Advisers quit government over 'hostile' LGBT+ stance

Advisers quit government over 'hostile' LGBT+ stance

Two members of the government's LGBT advisory panel have quit after accusing ministers of not being serious about reform.

Jayne Ozanne said ministers had created a "hostile environment" for LGBT people.

The government says it is "committed to building a country" where people are "free to live their lives as they choose".

In a second resignation, James Morton questioned the commitment to equality.

Mr Morton told the BBC the government's "failure" to mention gender identity or transgender people in the statement responding to Jayne Ozanne's resignation was the "final straw".

In an interview with ITV News , Ms Ozanne said there had been "a lack of engagement" with the group, and ministers acted against their advice.

She said one of the reasons for her resignation was to "appeal" to Boris Johnson to take action over LGBT conversion therapy - which she has been through herself.

The issue was debated in Parliament on Monday, after repeated pledges from the government - and Mr Johnson - to ban the practice.

But MPs reacted angrily when Equalities Minister Kemi Badenoch would not give a timeline for legislation, instead saying the government was "committed" to "ending" it.

Labour's shadow equality minister, Marsha de Cordova, accused the government of "a pattern of behaviour which seeks to dismiss the real impact of the discrimination experienced by so many".

The government said it would bring forward its plans "shortly".
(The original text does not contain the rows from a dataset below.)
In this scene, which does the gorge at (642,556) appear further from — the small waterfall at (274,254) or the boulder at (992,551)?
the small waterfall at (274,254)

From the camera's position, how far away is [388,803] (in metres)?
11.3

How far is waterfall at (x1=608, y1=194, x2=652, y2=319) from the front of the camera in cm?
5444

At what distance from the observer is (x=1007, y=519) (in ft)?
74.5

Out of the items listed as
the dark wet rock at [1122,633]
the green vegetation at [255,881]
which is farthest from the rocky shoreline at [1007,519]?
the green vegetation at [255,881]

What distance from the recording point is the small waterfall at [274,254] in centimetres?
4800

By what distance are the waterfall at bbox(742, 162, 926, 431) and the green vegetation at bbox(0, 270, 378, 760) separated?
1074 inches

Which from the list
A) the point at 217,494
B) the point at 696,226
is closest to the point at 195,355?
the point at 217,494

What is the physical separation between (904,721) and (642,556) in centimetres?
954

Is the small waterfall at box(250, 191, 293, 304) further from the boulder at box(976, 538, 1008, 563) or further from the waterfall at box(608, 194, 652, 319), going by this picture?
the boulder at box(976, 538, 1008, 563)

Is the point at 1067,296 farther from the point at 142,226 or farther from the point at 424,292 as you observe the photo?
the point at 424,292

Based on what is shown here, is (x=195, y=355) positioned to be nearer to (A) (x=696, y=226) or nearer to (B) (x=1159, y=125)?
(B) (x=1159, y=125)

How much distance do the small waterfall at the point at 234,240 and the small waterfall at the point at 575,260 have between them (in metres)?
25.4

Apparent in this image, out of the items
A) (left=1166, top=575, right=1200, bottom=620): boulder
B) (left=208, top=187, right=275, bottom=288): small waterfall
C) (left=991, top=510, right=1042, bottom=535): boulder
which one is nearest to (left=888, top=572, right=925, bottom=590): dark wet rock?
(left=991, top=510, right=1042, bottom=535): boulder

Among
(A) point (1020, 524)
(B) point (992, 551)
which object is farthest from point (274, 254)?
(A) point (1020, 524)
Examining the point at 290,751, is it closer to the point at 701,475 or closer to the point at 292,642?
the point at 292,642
In the interview, the campaigner, who describes herself as a gay evangelical Christian, said both Ms Badenoch and Minister for Women and Equalities Liz Truss were known amongst the LGBT+ community as "the ministers for inequality".

She told ITV: "I don't believe that they understand LGBT people, particularly transgender people.

"I've sat in meetings and I've been astonished about how ignorant they are on issues that affect the real lives, particularly of younger people."

Ms Ozanne said she believed Mr Johnson was "a friend of the LGBT community".

But she appealed for him to take action on the gay conversion ban, saying the current proposals "do not have the confidence of the LGBT community [or] the confidence of many senior religious leaders who've also called for a ban".

'We are hurting'


Ms Ozanne also told ITV she did not believe the Conservative government had "the best wishes of the LGBT community at heart".

She added: "The language that I hear from them is of us being woke, or of being loud lobby groups, and what they don't seem to understand is the reason we have to shout is because we are hurting, because there are people who are vulnerable who are going unheard and unnoticed."

After her resignation, a government spokesman said: "The government is committed to building a country in which everyone, no matter their sexuality, race or religion, is free to live their lives as they choose.

"We have repeatedly made clear that we will take action to end conversion therapy and we are working to bring forward plans to do so shortly."

James Morton, one of the trans people on the panel, said he has been "very concerned for several months that Liz Truss and her junior ministers are not committed to LGBT equality".

"It doesn't appear that they're doing anything useful or helpful for trans people, in terms of government policy" he said.

The LGBT Advisory Council was set up in 2019 with the term of current panel members set to end on March 31st.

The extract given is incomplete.